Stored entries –
..........

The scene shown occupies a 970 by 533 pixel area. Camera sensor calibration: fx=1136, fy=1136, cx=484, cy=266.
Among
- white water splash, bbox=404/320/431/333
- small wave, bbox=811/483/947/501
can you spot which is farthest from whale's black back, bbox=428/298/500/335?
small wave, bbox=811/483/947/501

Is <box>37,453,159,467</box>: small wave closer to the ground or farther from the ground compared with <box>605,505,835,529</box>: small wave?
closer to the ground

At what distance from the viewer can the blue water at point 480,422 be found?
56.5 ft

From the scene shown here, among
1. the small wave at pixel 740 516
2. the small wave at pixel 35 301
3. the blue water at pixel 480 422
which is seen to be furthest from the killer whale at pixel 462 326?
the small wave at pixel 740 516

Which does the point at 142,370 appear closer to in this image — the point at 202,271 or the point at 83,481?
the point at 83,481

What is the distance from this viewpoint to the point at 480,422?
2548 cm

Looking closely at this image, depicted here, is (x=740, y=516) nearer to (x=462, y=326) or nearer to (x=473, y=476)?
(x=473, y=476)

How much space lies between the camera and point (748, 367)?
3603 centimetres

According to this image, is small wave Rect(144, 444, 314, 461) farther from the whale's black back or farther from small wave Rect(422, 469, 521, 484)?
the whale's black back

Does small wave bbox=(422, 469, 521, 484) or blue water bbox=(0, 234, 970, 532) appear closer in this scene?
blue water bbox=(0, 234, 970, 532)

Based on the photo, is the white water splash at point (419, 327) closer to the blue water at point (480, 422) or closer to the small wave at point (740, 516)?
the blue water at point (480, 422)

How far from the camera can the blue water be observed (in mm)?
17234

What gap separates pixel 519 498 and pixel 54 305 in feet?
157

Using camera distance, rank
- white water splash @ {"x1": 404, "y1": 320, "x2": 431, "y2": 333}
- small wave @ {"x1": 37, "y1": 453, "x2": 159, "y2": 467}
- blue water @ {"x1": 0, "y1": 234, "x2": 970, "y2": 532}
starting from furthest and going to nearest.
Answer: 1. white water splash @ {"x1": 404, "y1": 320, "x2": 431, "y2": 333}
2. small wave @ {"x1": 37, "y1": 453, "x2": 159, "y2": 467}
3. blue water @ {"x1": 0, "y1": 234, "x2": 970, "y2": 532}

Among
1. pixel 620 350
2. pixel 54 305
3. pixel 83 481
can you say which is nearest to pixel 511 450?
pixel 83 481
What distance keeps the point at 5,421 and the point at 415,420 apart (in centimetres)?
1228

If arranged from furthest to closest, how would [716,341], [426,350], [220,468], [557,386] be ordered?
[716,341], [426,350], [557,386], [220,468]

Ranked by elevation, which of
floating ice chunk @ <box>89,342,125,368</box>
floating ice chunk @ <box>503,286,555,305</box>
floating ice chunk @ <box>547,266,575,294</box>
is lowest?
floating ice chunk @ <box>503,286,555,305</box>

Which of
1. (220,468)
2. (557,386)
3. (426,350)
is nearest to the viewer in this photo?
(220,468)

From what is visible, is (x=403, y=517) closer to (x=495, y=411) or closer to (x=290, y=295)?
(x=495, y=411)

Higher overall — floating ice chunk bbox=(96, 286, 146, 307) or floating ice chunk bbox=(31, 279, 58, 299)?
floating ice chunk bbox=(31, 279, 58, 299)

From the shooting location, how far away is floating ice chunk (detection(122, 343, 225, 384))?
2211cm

..........

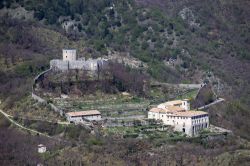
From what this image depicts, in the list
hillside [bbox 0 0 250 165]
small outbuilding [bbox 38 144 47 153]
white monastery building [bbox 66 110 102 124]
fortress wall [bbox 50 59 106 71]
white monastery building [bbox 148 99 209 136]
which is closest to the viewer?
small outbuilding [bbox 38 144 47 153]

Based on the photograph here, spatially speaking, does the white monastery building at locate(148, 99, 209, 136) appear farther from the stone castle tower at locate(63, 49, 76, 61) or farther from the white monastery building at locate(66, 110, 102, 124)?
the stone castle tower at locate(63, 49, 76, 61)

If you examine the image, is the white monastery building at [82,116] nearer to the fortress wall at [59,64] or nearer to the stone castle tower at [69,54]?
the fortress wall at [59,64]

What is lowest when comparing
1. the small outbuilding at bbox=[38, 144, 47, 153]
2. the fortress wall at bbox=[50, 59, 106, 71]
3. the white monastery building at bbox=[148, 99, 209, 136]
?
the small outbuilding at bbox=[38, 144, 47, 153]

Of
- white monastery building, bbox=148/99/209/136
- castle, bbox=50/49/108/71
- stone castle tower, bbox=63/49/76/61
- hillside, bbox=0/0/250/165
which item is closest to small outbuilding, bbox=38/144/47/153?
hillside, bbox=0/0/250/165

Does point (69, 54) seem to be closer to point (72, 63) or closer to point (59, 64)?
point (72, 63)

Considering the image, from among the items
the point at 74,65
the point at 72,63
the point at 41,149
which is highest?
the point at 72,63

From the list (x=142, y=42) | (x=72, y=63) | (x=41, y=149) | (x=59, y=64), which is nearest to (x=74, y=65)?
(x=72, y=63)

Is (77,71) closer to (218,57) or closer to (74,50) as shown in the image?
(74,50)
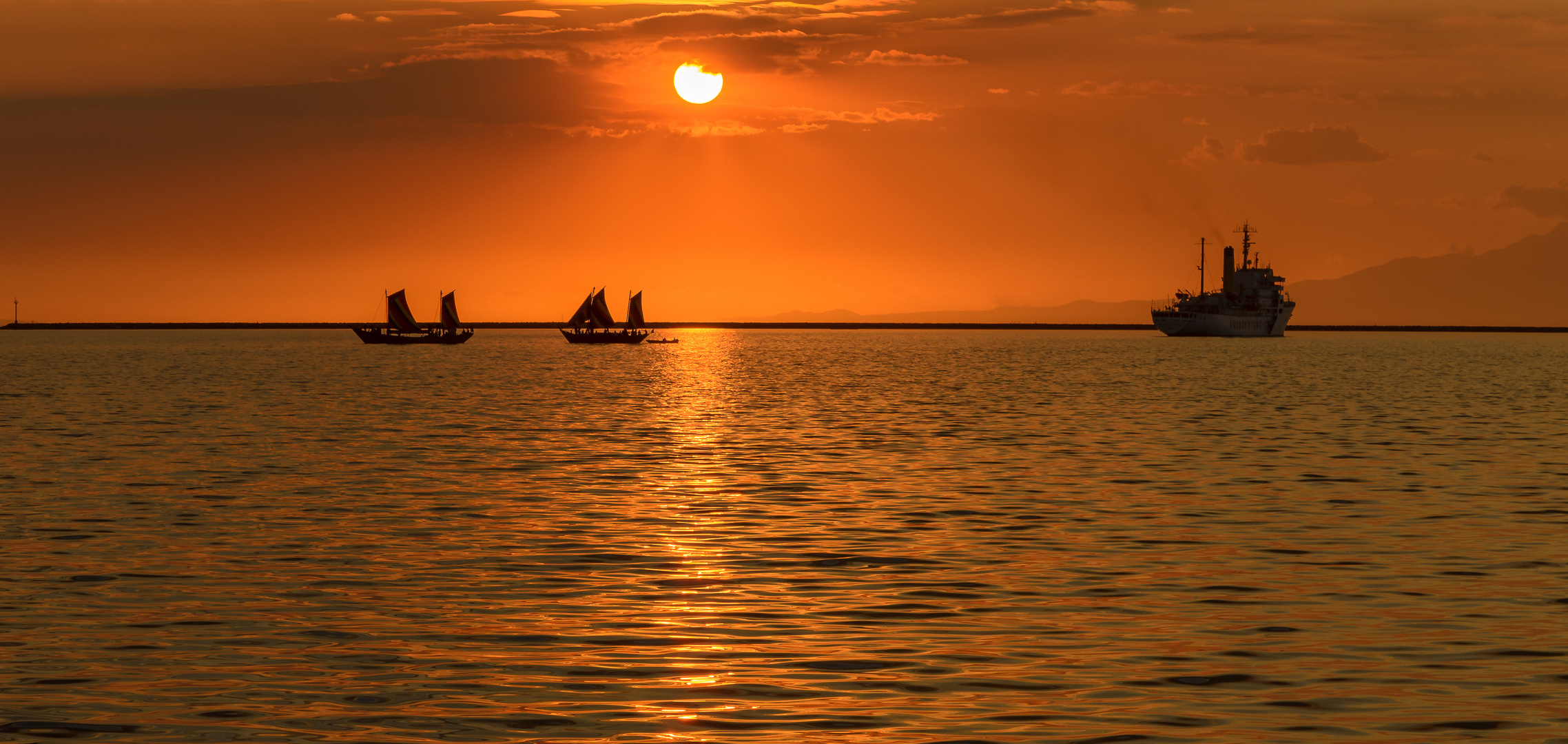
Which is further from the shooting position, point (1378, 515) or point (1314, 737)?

..........

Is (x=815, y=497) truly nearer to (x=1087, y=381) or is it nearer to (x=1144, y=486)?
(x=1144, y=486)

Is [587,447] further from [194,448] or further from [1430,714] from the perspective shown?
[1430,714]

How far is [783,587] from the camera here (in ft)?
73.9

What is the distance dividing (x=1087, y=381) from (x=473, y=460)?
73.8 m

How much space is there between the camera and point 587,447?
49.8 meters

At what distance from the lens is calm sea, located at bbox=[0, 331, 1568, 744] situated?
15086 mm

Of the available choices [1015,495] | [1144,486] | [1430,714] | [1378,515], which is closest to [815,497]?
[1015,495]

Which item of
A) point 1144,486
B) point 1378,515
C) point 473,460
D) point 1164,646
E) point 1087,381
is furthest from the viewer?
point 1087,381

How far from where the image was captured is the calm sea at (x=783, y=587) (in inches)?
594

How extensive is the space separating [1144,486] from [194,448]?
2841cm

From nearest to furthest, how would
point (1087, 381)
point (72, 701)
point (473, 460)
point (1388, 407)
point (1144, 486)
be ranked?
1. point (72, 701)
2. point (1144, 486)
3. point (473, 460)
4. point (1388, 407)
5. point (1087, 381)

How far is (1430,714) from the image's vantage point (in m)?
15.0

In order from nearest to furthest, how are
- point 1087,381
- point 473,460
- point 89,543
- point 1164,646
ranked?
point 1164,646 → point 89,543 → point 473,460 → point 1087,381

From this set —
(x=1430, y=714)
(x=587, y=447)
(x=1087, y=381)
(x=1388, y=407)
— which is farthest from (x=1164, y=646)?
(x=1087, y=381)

..........

Exercise goal – Put the lines of the listing into a JSON list of strings, one string per line, leaving out blank lines and any pictures. Begin at the line containing "What is lowest when comparing" and stop after the line containing "Which is further".

Full answer –
[
  "What is lowest when comparing",
  "1. the small outbuilding at bbox=[38, 144, 47, 153]",
  "2. the fortress wall at bbox=[50, 59, 106, 71]",
  "3. the white monastery building at bbox=[148, 99, 209, 136]",
  "?",
  "the small outbuilding at bbox=[38, 144, 47, 153]",
  "Of",
  "- white monastery building, bbox=148/99/209/136",
  "- castle, bbox=50/49/108/71",
  "- stone castle tower, bbox=63/49/76/61",
  "- hillside, bbox=0/0/250/165",
  "which item is closest to small outbuilding, bbox=38/144/47/153?",
  "hillside, bbox=0/0/250/165",
  "Does point (69, 54) seem to be closer to point (72, 63) or closer to point (59, 64)?",
  "point (72, 63)",
  "Considering the image, from among the items",
  "the point at 74,65",
  "the point at 72,63",
  "the point at 41,149",
  "which is highest?",
  "the point at 72,63",
  "From the list (x=142, y=42) | (x=72, y=63) | (x=41, y=149) | (x=59, y=64), which is nearest to (x=74, y=65)?",
  "(x=72, y=63)",
  "Is (77,71) closer to (218,57) or closer to (74,50) as shown in the image?",
  "(74,50)",
  "Which is further from the shooting position, point (1378, 515) or point (1314, 737)?"
]